Lee Van Cleef as Sabata
Like pretty much every other 'hero' in spaghetti westerns, Sabata is a lone gunman with an eye for gold who is the hero by dint of being relatively more moral than the villains.  Sabata's USP is his inventiveness: he kills a man with a gun hidden inside a bag; he disguises himself as a portrait painting to kill some more men; he has all sorts of attachments to make his trademark pistol serve different functions.  And as if that wasn't enough to see off hordes of henchmen, he is a deadeye shot too - able to drop a horseman from 600 yards apparently.

So one tough hombre.  Not so tough, however, that he doesn't need a couple of allies.  You get this a lot in spaghetti westerns: a loquacious sidekick who makes up for the fact that the hero tends to be a man of few words.  In Sabata's case, he gets two: the corpulent knifeman Carrincha (Ignazio Spalla) and the acrobat Alley Cat (Bruno Ukmar).

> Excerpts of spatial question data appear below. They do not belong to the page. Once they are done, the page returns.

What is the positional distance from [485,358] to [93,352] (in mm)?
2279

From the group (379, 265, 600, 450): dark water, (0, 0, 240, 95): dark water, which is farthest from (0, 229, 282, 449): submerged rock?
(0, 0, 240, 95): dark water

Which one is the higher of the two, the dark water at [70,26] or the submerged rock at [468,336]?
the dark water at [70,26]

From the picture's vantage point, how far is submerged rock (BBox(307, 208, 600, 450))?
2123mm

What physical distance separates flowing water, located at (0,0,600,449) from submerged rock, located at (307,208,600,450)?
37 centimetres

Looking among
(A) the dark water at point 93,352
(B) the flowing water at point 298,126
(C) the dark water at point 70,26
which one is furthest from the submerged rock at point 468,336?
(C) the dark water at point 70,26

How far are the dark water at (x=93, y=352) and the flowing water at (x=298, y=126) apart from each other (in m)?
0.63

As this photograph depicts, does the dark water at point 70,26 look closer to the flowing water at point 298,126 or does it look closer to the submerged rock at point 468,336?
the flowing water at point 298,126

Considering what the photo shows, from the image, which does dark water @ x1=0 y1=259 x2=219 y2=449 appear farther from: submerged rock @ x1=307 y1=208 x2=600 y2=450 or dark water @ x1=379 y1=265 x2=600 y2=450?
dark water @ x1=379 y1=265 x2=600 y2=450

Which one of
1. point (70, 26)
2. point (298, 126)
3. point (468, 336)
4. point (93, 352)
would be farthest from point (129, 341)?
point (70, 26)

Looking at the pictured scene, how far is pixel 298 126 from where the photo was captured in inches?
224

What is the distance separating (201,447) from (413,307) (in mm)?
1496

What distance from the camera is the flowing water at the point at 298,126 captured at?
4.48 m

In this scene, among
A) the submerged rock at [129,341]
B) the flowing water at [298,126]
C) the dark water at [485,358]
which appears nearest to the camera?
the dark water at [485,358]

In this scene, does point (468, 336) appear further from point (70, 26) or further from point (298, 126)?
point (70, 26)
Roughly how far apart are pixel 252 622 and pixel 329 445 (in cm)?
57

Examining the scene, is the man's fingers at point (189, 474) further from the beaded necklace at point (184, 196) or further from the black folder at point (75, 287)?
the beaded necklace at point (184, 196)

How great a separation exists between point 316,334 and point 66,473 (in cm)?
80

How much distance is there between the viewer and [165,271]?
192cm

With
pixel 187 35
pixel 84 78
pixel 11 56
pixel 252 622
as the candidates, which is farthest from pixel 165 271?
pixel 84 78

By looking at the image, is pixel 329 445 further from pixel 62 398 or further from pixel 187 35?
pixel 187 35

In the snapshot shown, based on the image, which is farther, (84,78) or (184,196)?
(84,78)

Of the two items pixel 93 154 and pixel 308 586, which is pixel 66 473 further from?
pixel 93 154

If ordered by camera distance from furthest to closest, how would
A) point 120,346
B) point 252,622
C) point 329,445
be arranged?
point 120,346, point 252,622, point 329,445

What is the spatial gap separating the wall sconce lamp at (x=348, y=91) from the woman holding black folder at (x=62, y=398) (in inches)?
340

Three amigos: (from L to R) Sabata, Alley Cat and Garrincha
Sabata is played by the great Lee Van Cleef who served his apprenticeship in two of the Eastwood / Leone films before getting his own leading role in the spaghetti western boom that followed.  It's good to see him playing a 'hero' for a change although again that's a relative term in these movies.  He exits holding mountains of cash and leaving dozens of bodies behind, having paid his friends to help him to do it, so he's no Robin Hood, let alone Shane.

It's these moral ambiguities, not to say outright cynicism that makes the spaghetti western so appealing.  The black and white morality of most US westerns goes right out of the window, to be replaced by scheming, treachery, corruption and carnage.  SABATA is also typical of the genre in that the villains are all authority figures: three pillars of society who steal money from the Army to finance the purchase of land that will increase in value with the imminent arrival of the railroad.

William Berger
William Berger, who plays Banjo, was one of the most prolific cult Euro actors of them all.  An Austrian, from the mid 1960s to the mid 1980s he racked up well over a hundred screen credits, working with directors such as Jess Franco and Mario Bava along the way.  Probably most familiar from his work in spaghetti westerns such as this one, Berger was nevertheless game for anything and even popped up in a couple of blaxploitation pictures in the 1970s.

SABATA was shot on location in Almeria in Spain and at the famous Elios Studios in Rome where, among others, DJANGO [1966] was filmed.